++++ PASSAGE ++++

In our family, with it’s sometimes strained relationships, my brother and I had been close.

When you are an Army brat, few people are constant in your life and other than your siblings, no one really knows and understand the ins and outs of your family dynamics. He was the youngest and my mother's favorite, and although things may have looked a little different to him than to me, the basic details of our upbringing were the same. My only other brother, though living, is really lost to me for various reasons, so it was an especially horrible blow to loose the only person in the family with whom I could share things in the ways I had with him.

Though he officially worked for the Navy, his real love was pottery. He spent just about every free moment of his life taking pottery classes and workshops and learning about the art of the craft. I have been a jewelry designer/artist for years, and we both shared often about what was in our heads, what we were doing re: our respective crafts, and also about our family and the impact it had on us. And he’d shared some deeply personal issues with me which he did not share with others.

Allen had lived in Honolulu for more than 20 years. He had some very good friends who were like family to him, but he did live alone and there was lot to deal with and to sort out. I stayed in Honolulu with his good friends, and with their help my Dad and I sorted through everything and tied up his estate, a situation also filled with it's own absurdities. It was also very disconcerting to be in “paradise” and have to deal only with the leavings of death.

++++

* _PROBLEM SET_:
- 1) Answer these questions using the passage about the writer's brother:
(a) For how long had Allen lived in Honolulu?
(b) For whom did he officially work?
(c) What kind of work has the writer done for years?
- 2) List every member of the writer's family mentioned in the passage about the writer's brother.

++++ LISTING ++++

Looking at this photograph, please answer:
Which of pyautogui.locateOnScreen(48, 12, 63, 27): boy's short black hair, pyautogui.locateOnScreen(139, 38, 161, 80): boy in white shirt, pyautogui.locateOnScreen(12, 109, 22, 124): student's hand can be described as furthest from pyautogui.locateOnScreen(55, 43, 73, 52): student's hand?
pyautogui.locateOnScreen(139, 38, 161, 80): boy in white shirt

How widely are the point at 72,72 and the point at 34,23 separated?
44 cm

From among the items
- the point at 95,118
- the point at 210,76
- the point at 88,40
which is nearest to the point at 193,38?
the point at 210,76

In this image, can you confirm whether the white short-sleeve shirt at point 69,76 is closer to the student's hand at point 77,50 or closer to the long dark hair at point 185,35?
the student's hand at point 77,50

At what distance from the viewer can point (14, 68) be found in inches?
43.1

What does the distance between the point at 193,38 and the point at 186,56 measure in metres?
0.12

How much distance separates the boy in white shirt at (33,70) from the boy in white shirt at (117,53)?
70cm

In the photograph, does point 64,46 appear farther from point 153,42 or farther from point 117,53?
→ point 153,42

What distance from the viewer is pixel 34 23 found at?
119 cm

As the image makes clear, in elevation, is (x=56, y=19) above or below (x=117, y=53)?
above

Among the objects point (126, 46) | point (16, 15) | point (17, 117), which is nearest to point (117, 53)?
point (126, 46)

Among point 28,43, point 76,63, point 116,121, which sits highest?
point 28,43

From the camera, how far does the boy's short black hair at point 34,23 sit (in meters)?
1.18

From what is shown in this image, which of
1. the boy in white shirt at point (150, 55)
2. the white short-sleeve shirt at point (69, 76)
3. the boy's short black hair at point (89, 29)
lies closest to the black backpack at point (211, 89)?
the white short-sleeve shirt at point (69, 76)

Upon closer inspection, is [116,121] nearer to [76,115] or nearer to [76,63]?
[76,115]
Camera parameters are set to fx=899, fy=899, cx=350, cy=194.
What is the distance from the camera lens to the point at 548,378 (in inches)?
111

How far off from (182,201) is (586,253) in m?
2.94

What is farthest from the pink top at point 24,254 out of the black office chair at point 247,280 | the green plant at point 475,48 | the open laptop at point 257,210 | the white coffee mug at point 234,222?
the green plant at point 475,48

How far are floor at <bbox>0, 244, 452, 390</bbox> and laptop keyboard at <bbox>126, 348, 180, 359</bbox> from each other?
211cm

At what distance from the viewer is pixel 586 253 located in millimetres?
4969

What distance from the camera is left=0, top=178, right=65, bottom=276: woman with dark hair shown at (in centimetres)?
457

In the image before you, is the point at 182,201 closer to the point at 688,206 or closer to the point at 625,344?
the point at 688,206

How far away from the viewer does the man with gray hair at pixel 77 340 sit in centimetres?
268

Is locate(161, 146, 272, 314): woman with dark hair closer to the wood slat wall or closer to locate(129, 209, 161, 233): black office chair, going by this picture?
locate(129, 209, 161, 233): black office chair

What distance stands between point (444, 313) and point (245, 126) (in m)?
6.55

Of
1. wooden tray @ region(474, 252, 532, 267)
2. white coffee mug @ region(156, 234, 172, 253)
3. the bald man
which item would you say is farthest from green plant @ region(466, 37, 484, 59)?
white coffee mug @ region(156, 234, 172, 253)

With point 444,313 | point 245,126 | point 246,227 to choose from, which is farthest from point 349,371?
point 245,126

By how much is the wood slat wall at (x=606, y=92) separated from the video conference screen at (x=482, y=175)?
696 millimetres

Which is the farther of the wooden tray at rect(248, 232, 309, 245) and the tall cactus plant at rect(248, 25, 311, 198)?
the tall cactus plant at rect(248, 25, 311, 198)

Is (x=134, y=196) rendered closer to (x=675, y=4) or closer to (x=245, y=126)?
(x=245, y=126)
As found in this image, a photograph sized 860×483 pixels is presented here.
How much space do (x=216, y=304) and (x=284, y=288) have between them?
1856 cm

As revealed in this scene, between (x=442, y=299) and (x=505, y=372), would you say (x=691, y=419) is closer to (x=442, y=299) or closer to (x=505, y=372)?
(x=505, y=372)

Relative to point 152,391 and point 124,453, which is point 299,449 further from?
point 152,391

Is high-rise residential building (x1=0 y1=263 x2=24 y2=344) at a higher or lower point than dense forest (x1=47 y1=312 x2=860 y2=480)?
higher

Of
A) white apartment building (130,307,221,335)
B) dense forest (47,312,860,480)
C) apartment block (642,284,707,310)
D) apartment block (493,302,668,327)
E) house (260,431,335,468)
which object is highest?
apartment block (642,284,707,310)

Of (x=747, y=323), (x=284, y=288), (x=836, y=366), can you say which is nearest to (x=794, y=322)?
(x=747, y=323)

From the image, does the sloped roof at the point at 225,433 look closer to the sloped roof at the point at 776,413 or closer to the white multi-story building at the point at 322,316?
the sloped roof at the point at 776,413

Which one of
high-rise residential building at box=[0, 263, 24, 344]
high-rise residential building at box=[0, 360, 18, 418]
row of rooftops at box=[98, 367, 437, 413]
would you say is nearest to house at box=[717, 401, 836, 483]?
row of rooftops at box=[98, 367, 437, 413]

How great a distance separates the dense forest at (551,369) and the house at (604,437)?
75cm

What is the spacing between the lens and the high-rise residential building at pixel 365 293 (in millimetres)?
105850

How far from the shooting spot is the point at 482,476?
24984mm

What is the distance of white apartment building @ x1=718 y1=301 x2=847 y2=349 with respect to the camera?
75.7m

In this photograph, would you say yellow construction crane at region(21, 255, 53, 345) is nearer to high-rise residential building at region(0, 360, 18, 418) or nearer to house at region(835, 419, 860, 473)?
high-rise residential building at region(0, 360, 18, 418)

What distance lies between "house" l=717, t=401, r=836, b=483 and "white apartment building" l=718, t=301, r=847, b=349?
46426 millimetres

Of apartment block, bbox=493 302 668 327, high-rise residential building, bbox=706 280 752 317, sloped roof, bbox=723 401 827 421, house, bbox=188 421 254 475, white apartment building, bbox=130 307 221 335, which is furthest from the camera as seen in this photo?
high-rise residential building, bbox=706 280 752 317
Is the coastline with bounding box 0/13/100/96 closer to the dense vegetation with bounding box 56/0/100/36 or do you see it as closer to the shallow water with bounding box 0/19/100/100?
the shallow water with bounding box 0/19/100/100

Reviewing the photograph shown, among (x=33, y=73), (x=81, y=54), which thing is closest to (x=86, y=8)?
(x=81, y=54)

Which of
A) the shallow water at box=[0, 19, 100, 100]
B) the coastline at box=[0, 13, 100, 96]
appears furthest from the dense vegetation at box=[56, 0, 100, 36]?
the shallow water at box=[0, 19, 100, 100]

++++

* _SOLUTIONS PER TASK_:
- 1)
(a) More than 20 years.
(b) The Navy.
(c) Jewelry design and art.

- 2)
- Allen, the youngest brother
- The writer's mother
- The writer's other brother
- The writer's Dad